#### [Document text]

◆ ◆ ◆ ◆ ◆ ◆ ◆

Actually Jesus told two other parables, the parable of the lost sheep and the parable of the lost coin, before this one. In a way those two parables the stage for this longer parable.

“There was a man who had two sons. The younger of them said to his father, ‘Father, give me the share of the property that will belong to me.’ So he divided his property between them. A few days later the younger son gathered all he had and traveled to a distant country, and there he squandered his property in dissolute living.” (Verses 11b – 13)

I remember as a young child (at least I think this actually happened) seeing this parable acted out during a worship service. It was part of those times, the 1960’s and 70’s, when churches really made an effort to reach out to the very young and engage adults in worship services and evening services that appealed to all age groups and understandings. This type of presentation made the bible come alive and really set the stage for my later interest in ministry and making scripture accessible and understandable.

“When he had spent everything, a severe famine took place throughout that country, and he began to be in need. So he went and hired himself out to one of the citizens of that country, who sent him to his fields to feed the pigs.” (Verses 14 – 15)

As I read further in this story I do remember seeing this parable performed – maybe not as a child but certainly at an age in my life that it had impact.

“He would gladly have filled himself with the pods that the pigs were eating; and no one gave him anything. But when he came to himself he said, ‘How many of my father’s hired hands have bread enough and to spare, but here I am dying of hunger! I will get up and go to my father, and I will say to him, “Father, I have sinned against heaven and before you; I am no longer worthy to be called your son; treat me like one of your hired hands.”‘ (Verses 16 – 19)

◆ ◆ ◆ ◆ ◆ ◆ ◆

#### [Data block]

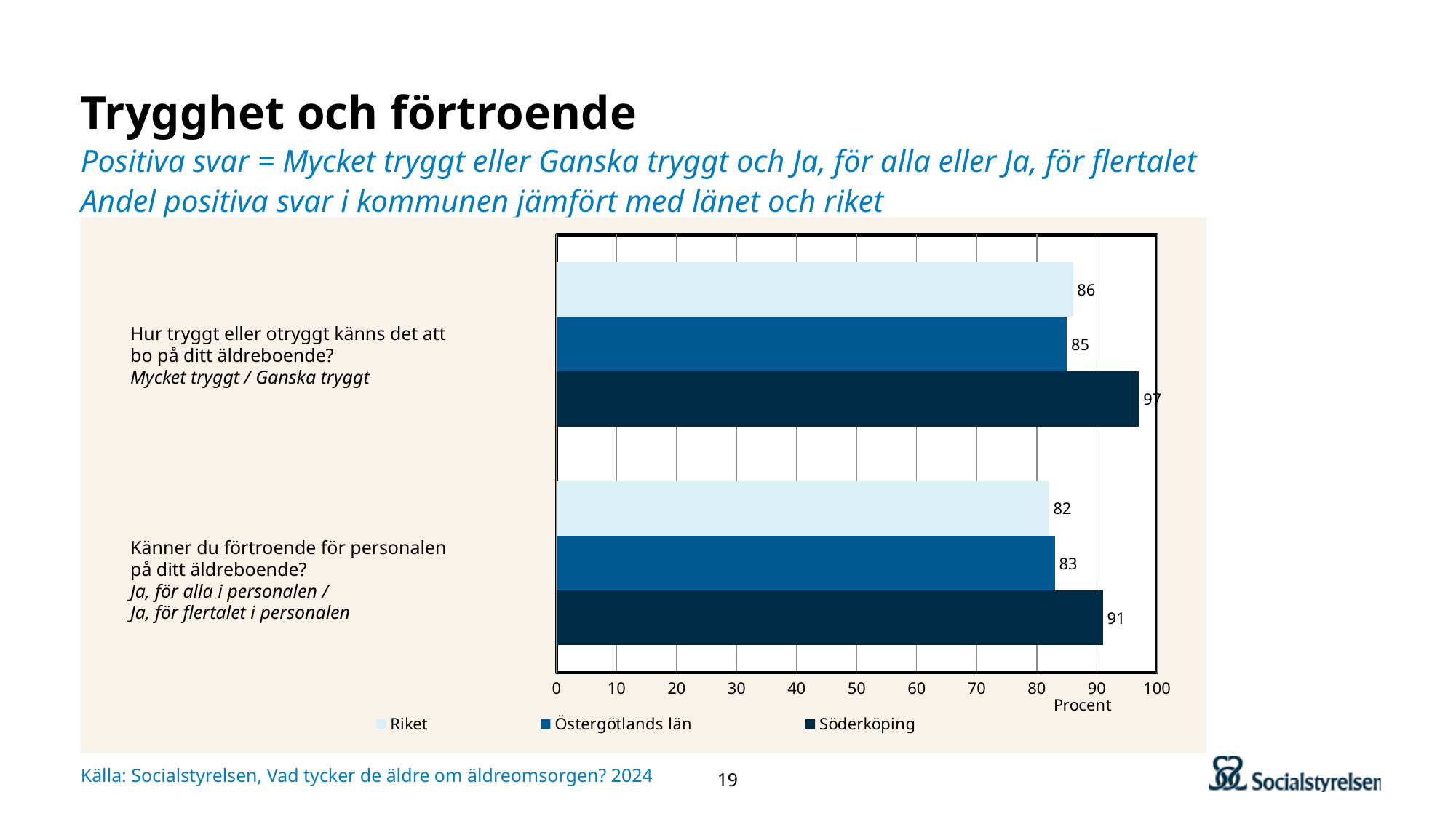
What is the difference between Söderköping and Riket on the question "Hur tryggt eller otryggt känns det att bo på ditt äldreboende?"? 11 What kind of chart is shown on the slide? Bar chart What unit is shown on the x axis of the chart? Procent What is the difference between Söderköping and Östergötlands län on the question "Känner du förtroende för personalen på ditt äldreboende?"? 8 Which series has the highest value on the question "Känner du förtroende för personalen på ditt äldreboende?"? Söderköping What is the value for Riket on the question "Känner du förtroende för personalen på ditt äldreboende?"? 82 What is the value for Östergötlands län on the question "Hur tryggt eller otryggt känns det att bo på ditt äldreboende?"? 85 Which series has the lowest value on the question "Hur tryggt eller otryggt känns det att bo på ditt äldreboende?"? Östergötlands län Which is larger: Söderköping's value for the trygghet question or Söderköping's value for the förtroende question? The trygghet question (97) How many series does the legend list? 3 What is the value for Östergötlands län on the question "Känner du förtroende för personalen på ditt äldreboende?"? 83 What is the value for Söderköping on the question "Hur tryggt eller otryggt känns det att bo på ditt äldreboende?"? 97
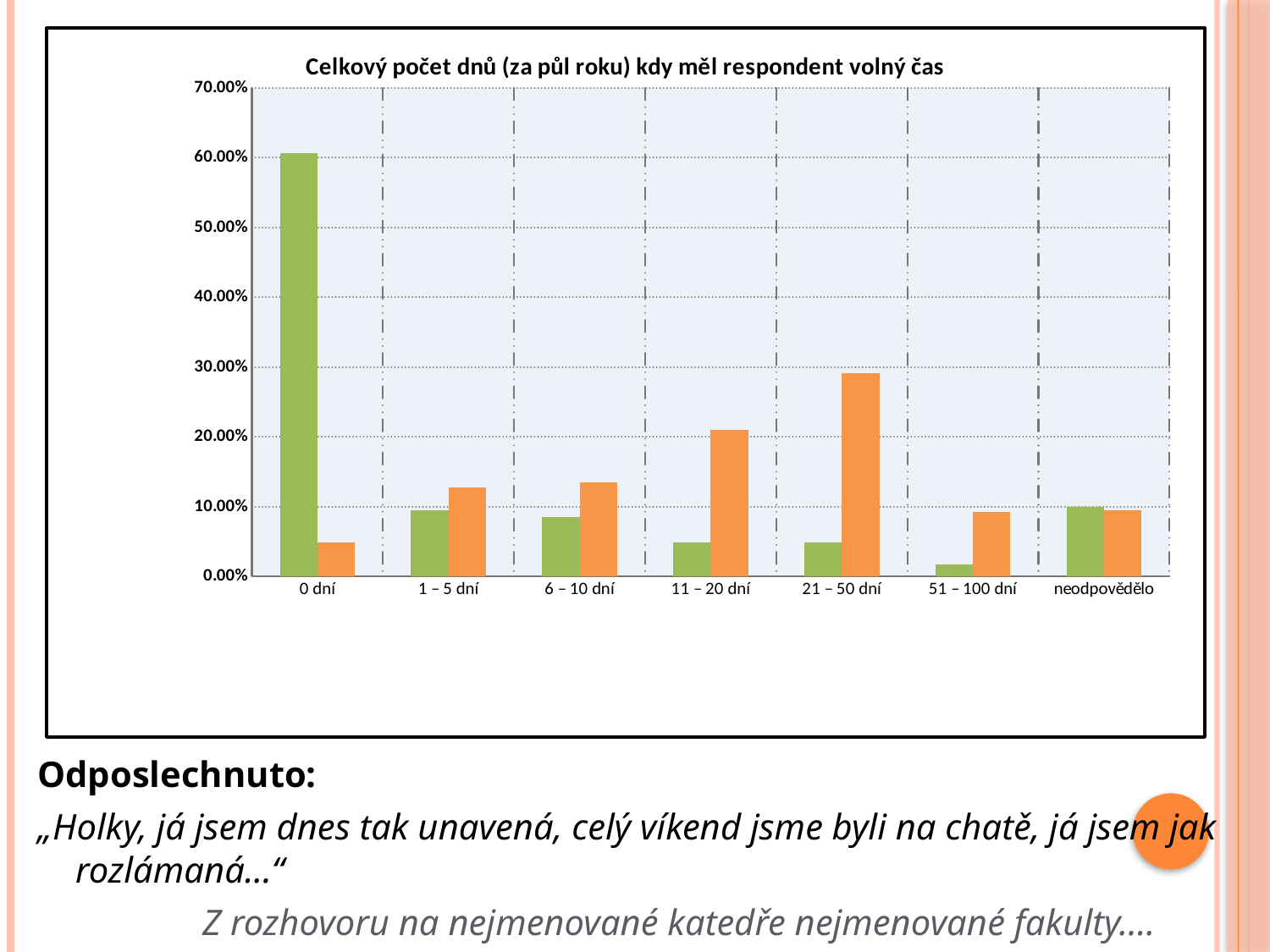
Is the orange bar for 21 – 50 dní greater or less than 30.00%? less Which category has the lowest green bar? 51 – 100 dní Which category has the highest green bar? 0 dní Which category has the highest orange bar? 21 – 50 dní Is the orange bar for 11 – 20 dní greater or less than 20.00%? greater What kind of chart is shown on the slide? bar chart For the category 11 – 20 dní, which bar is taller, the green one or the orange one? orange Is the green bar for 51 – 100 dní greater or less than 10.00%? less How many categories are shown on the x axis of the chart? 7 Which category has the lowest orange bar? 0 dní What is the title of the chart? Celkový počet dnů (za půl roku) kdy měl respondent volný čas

◆ ◆ ◆ ◆ ◆ ◆ ◆

#### [Using the information]
#1 Do these statements agree with the text on the parable of the two sons? Answer each with yes or no and quote the deciding words of the text exactly. (a) The younger son asked his father for his share of the property. (b) The citizen who hired the younger son sent him to tend sheep. (c) The writer describes the 1960's and 70's as a time when churches made an effort to reach out to the very young.
#2 Reproduce, word for word, the part of the text on the parable of the two sons that opens with the words containing "I remember as" and closes with "accessible and understandable.".

#### [Solutions to the tasks]
#1
(a) Yes: "Father, give me the share of the property that will belong to me."
(b) No: "who sent him to his fields to feed the pigs."
(c) Yes: "churches really made an effort to reach out to the very young"

#2
I remember as a young child (at least I think this actually happened) seeing this parable acted out during a worship service. It was part of those times, the 1960’s and 70’s, when churches really made an effort to reach out to the very young and engage adults in worship services and evening services that appealed to all age groups and understandings. This type of presentation made the bible come alive and really set the stage for my later interest in ministry and making scripture accessible and understandable.